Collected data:
_ _ _ _ _ _ _

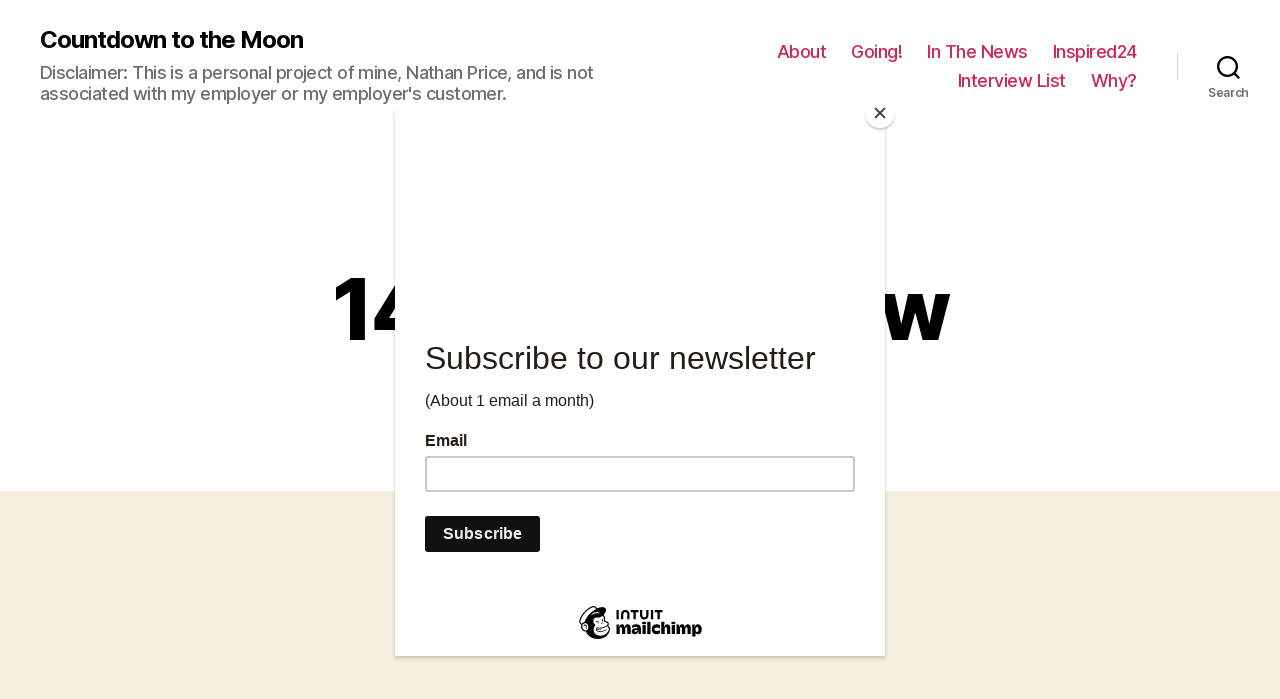

--- FILE ---
content_type: application/javascript
request_url: https://www.countdowntothemoon.org/wp-content/plugins/tag-groups-premium/premium/assets/js/cloud-search.min.js?ver=1.44.3
body_size: 1177
content:
/**
 *   Last modified: 2022/03/02 14:10:04
 *
 * @package     Tag Groups Premium
 * @author      Christoph Amthor
 * @copyright   2017 Christoph Amthor (@ Chatty Mango, chattymango.com)
 * @license     GPL3
 *
 *
 * THE SOFTWARE IS PROVIDED "AS IS", WITHOUT WARRANTY OF ANY KIND, EXPRESS OR
 * IMPLIED, INCLUDING BUT NOT LIMITED TO THE WARRANTIES OF MERCHANTABILITY,
 * FITNESS FOR A PARTICULAR PURPOSE AND NONINFRINGEMENT. IN NO EVENT SHALL THE
 * AUTHORS OR COPYRIGHT HOLDERS BE LIABLE FOR ANY CLAIM, DAMAGES OR OTHER
 * LIABILITY, WHETHER IN AN ACTION OF CONTRACT, TORT OR OTHERWISE, ARISING FROM,
 * OUT OF OR IN CONNECTION WITH THE SOFTWARE OR THE USE OR OTHER DEALINGS IN
 * THE SOFTWARE.
 *
 */
const TagGroupsCloudSearch={filter:function(el,identifier,tags,searchTitle){const cloudEl=document.getElementsByClassName(identifier.slice(1))[0];if(void 0===cloudEl)return void console.log("[Tag Groups Premium] Tag Clouds Search cannot find the tag cloud. Did you enter the correct class name?");let timeout=null;clearTimeout(timeout),timeout=setTimeout(()=>{const searchText=el.target.value.toLowerCase();if(searchText){let firstShown;tags.forEach(tag=>{const tagText=tag.querySelector(".tag-groups-label").textContent;let show=!0;if(show=tagText.toLowerCase().indexOf(searchText)>-1,!show&&searchTitle){const tagTitle=tag.querySelector("a").title;show=tagTitle.toLowerCase().indexOf(searchText)>-1}show?(firstShown||(firstShown=tag),this.showTag(tag)):this.hideTag(tag)}),this.hideFirstSeperator(document.querySelectorAll(identifier)),cloudEl.querySelector(".ui-accordion-content")?this.openPanel(cloudEl,firstShown):this.openTab(cloudEl,firstShown)}else tags.forEach(tag=>{this.showTag(tag)}),this.hideFirstSeperator(document.querySelectorAll(identifier))},500)},showTag:function(tag){tag.style.display="inline-block";var prev=tag.previousSibling;if(prev)if(1!==prev.nodeType||prev.classList.contains("tag-groups-tag")){if(3===prev.nodeType){if(prev.textContent=" ",!(prev=prev.previousSibling))return;if(1===prev.nodeType&&!prev.classList.contains("tag-groups-tag")){if(prev.style.display="inline-block",!(prev=prev.previousSibling))return;3===prev.nodeType&&""===prev.textContent&&(prev.textContent=" ")}}}else prev.style.display="inline-block"},hideTag:function(tag){tag.style.display="none";var prev=tag.previousSibling;if(prev&&3===prev.nodeType&&" "===prev.textContent){if(prev.textContent="",!(prev=prev.previousSibling))return;if(1===prev.nodeType&&!prev.classList.contains("tag-groups-tag")){if(prev.style.display="none",!(prev=prev.previousSibling))return;3===prev.nodeType&&" "===prev.textContent&&(prev.textContent="")}}},hideFirstSeperator:function(divs){divs&&divs.forEach((function(div){var panels=div.querySelectorAll(".ui-tabs-panel,.ui-accordion-content,.tag-groups-cloud-inner-container");for(panel of panels){var elements=panel.children;for(element of elements)if(element.classList.contains("tag-groups-tag")||"none"===element.style.display){if(element.classList.contains("tag-groups-tag")&&"none"!==element.style.display)break}else element.style.display="none"}}))},openTab:function(cloudEl,firstShown){if(!firstShown)return;const firstLetter=firstShown.getElementsByClassName("tag-groups-label")[0].textContent.substring(0,1).toLowerCase(),indexLetter=jQuery(cloudEl).find('li[data-letter="'+firstLetter+'"]').index();if(indexLetter>-1)jQuery(cloudEl).tabs("option","active",indexLetter);else{const group=firstShown.getAttribute("data-group"),indexGroup=jQuery(cloudEl).find('li[data-group="'+group+'"]').index();indexGroup>-1&&jQuery(cloudEl).tabs("option","active",indexGroup)}},openPanel:function(cloudEl,firstShown){if(!firstShown)return;const group=firstShown.getAttribute("data-group"),indexGroup=jQuery(cloudEl).find('h3[data-group="'+group+'"]').index("h3");indexGroup>-1&&jQuery(cloudEl).accordion("option","active",indexGroup)}};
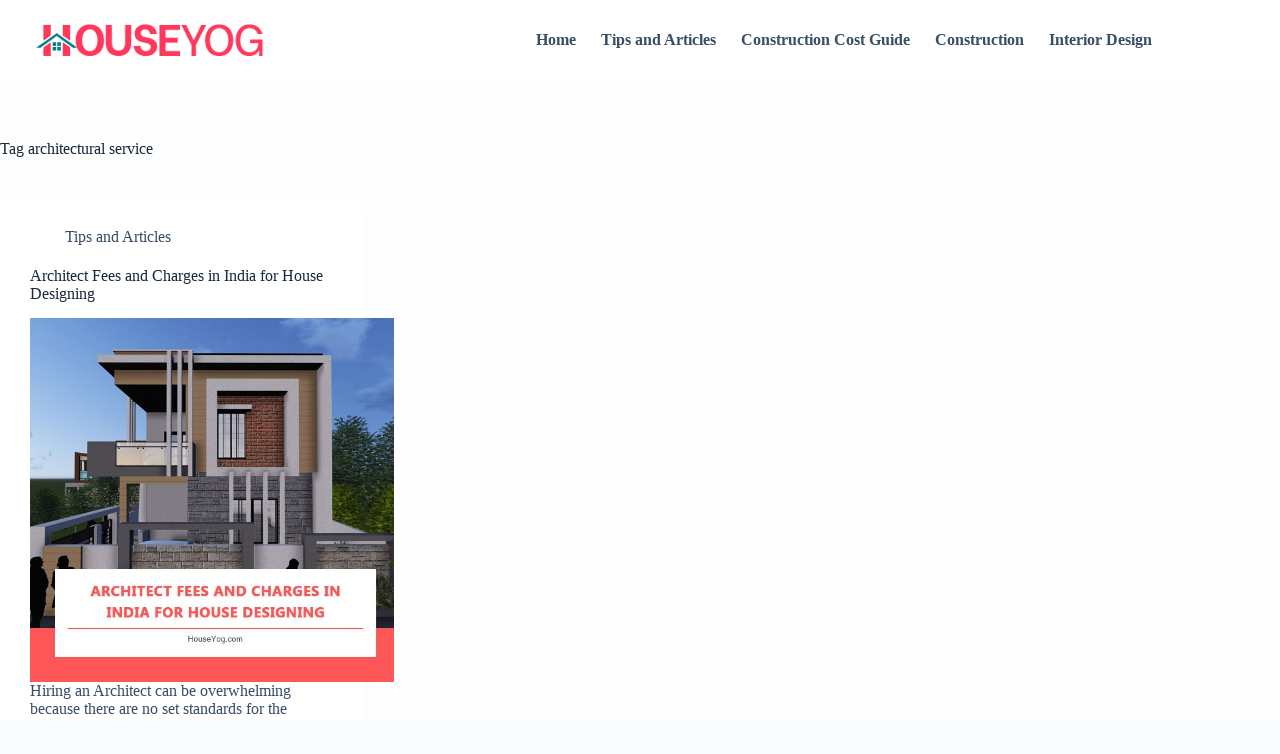

--- FILE ---
content_type: text/css
request_url: https://www.houseyog.com/blog/wp-content/themes/blocksy-child/style.css?ver=6.8.3
body_size: 791
content:
/**
 * Theme Name:     Blocksy Child
 * Author:         CreativeThemes
 * Template:       blocksy
 * Text Domain:	   blocksy-child
 * Description:    Blocksy is a fast, modern WordPress theme with advanced WooCommerce support and full compatibility with the block editor.
 */
.meta-categories a,ul.menu li a,.entry-meta,.page-numbers{text-transform:none!important;font-weight:400!important;}
.meta-categories a{font-size:16px!important;}
ul.menu li a{font-size:16px!important;font-weight:600!important;}
.entry-meta{font-size:14px!important;}
#footer-menu ul.menu li a{font-size:15px!important;font-weight:400!important;line-height:12px!important;}
#footer-menu ul{padding-top:20px;}
.ct-footer-copyright p{font-size:13px!important;padding-top:2px;}
main{background-color:#fefefe!important;}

_ _ _ _ _ _ _

- **PROBLEM STATEMENT**: Return exactly the lines from the line bearing "content_type: text/css" to the end of the records, inclusive of both; include no other lines.

- **RESULT FOR THIS EXERCISE**:
content_type: text/css
request_url: https://www.houseyog.com/blog/wp-content/themes/blocksy-child/style.css?ver=6.8.3
body_size: 791
content:
/**
 * Theme Name:     Blocksy Child
 * Author:         CreativeThemes
 * Template:       blocksy
 * Text Domain:	   blocksy-child
 * Description:    Blocksy is a fast, modern WordPress theme with advanced WooCommerce support and full compatibility with the block editor.
 */
.meta-categories a,ul.menu li a,.entry-meta,.page-numbers{text-transform:none!important;font-weight:400!important;}
.meta-categories a{font-size:16px!important;}
ul.menu li a{font-size:16px!important;font-weight:600!important;}
.entry-meta{font-size:14px!important;}
#footer-menu ul.menu li a{font-size:15px!important;font-weight:400!important;line-height:12px!important;}
#footer-menu ul{padding-top:20px;}
.ct-footer-copyright p{font-size:13px!important;padding-top:2px;}
main{background-color:#fefefe!important;}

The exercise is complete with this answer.